ЗАДАНИЕ: Обновите фрагмент текста о Пушкине и Керчи: перепишите его, начиная со слов «Я думаю, дело» и заканчивая словами «Влага давала жизнь!», и замените в нем «Эллада» на «Греция».

━━━━━ ТЕКСТ ДЛЯ ЧТЕНИЯ ━━━━━

Итак, я нарисовала картину, более или менее достоверную. Что же было на самом деле, никто угадать не сможет. Все домыслы отталкиваются от нескольких строчек самого Пушкина.
...Но задумаемся всё же над тем, почему керченские окрестности так разочаровали Пушкина?
Я думаю, дело в том, что идеальным пейзажем для Пушкина (по крайней мере того времени) был пейзаж влажный. Очевидно, влажный пейзаж идеализировала и засушливая Эллада. Оценка приобретала не только эстетический, но и этический оттенок. Влага давала жизнь!
Уже написано и прочтено с пафосом, соответствующим случаю и времени: «С холмов кремнистых водопады // Стекают бисерной рекой. // Там в тихом озере плескаются наяды // Его ленивою волной». Это из «Воспоминаний в Царском Селе». Но это же возможный идеальный пейзаж для страдающего от безводья Средиземноморья. От него так далеко до выжженной керченской травы! (Как, впрочем, и до двух болдинских бедных деревцев. «Два только деревца»! — заметим мы мимоходом).
А тут ещё: запах рыбы, усмешки по поводу хранителя соляных озёр, вздумавшего откопать если не Трою, то города, бывшие ей почти ровесниками. И вот Пушкин сидит на обломке грубо тёсанного камня и держит в руках только что сорванный безымянный для него цветок, то ли случайно, не в срок повторившего цветение мака, то ли цикория. Не узнать. А может, на тонкой, упругой, как хлыстик, ножке попалась в глаза малиновая дикая гвоздичка? Или жёлтая жёсткая пижма? Зверобой?
...Надо сказать, равнодушие к пантикапейским и иным развалинам было непонятно и неприятно самому поэту. Однако впереди был Южный берег, уже настоящая, оправдавшая ожидания Таврида. Вернее, Таврида, сложившаяся в образ, вошедшая в сердце своими собственными чертами, не нуждающаяся в проверке античностью.

━━━━━ ПРЕДОСТАВЛЕННЫЕ ДАННЫЕ ━━━━━

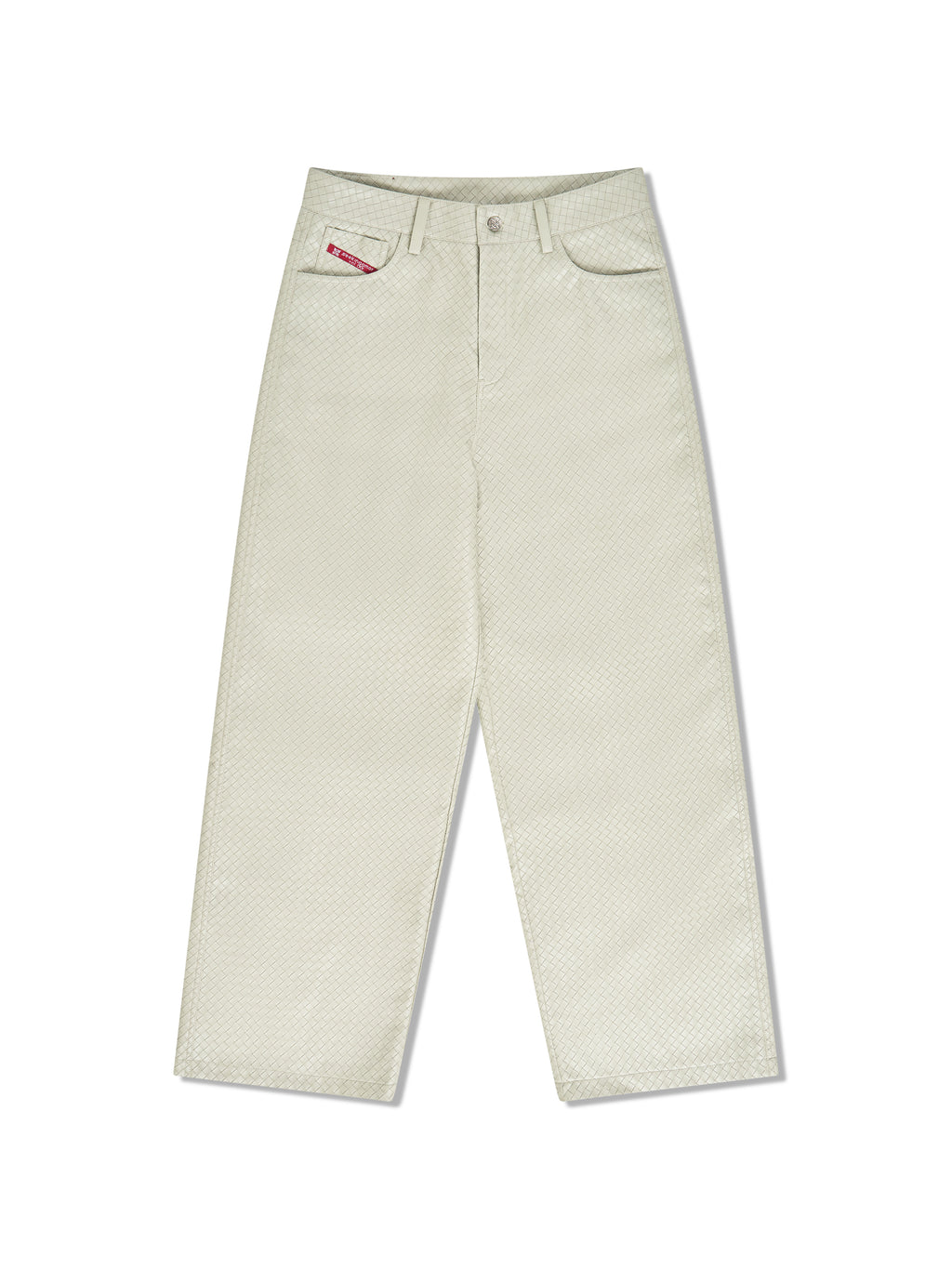 "Pearl Grey" Woven Leather Pants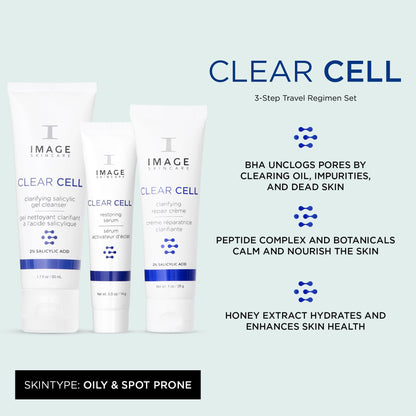 IMAGE Skincare, Clear Cell 3-Step Introductory Regimen Set for Clear Pores and Healthy Looking Skin, White, 3.2 Ounce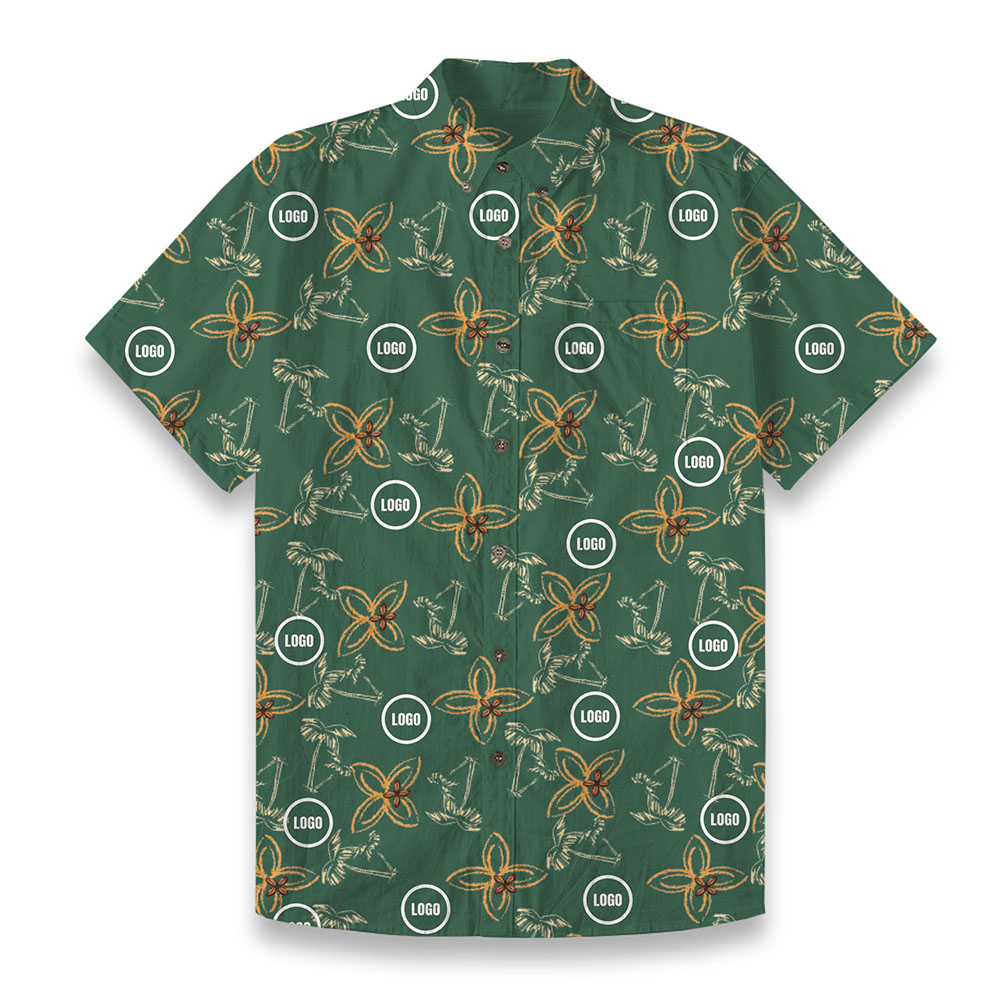 Custom Company Logo Men's Hawaiian Cotton Shirt 3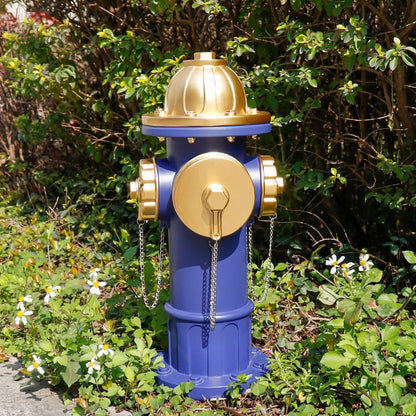 Dog Fire Hydrant Pee Post Puppy Pee Training Post Garden Statue, Blue & Gold Fire Hydrant Outdoor Figurines Decor for Yard Garden Lawn Patio (Large)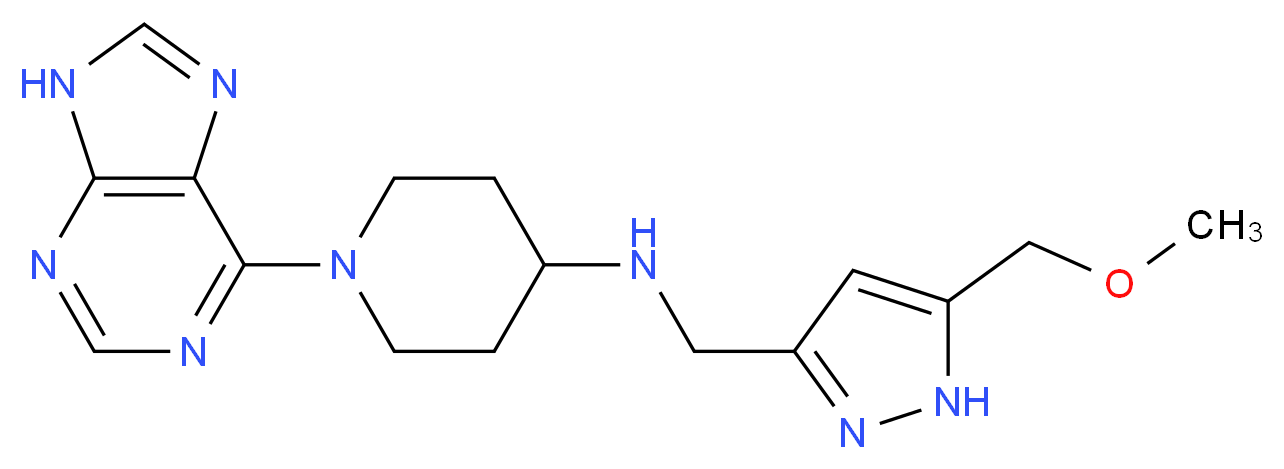 N-{[5-(methoxymethyl)-1H-pyrazol-3-yl]methyl}-1-(9H-purin-6-yl)piperidin-4-amine_Molecular_structure_CAS_)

━━━━━

ВАШ ОТВЕТ:
Я думаю, дело в том, что идеальным пейзажем для Пушкина (по крайней мере того времени) был пейзаж влажный. Очевидно, влажный пейзаж идеализировала и засушливая Греция. Оценка приобретала не только эстетический, но и этический оттенок. Влага давала жизнь!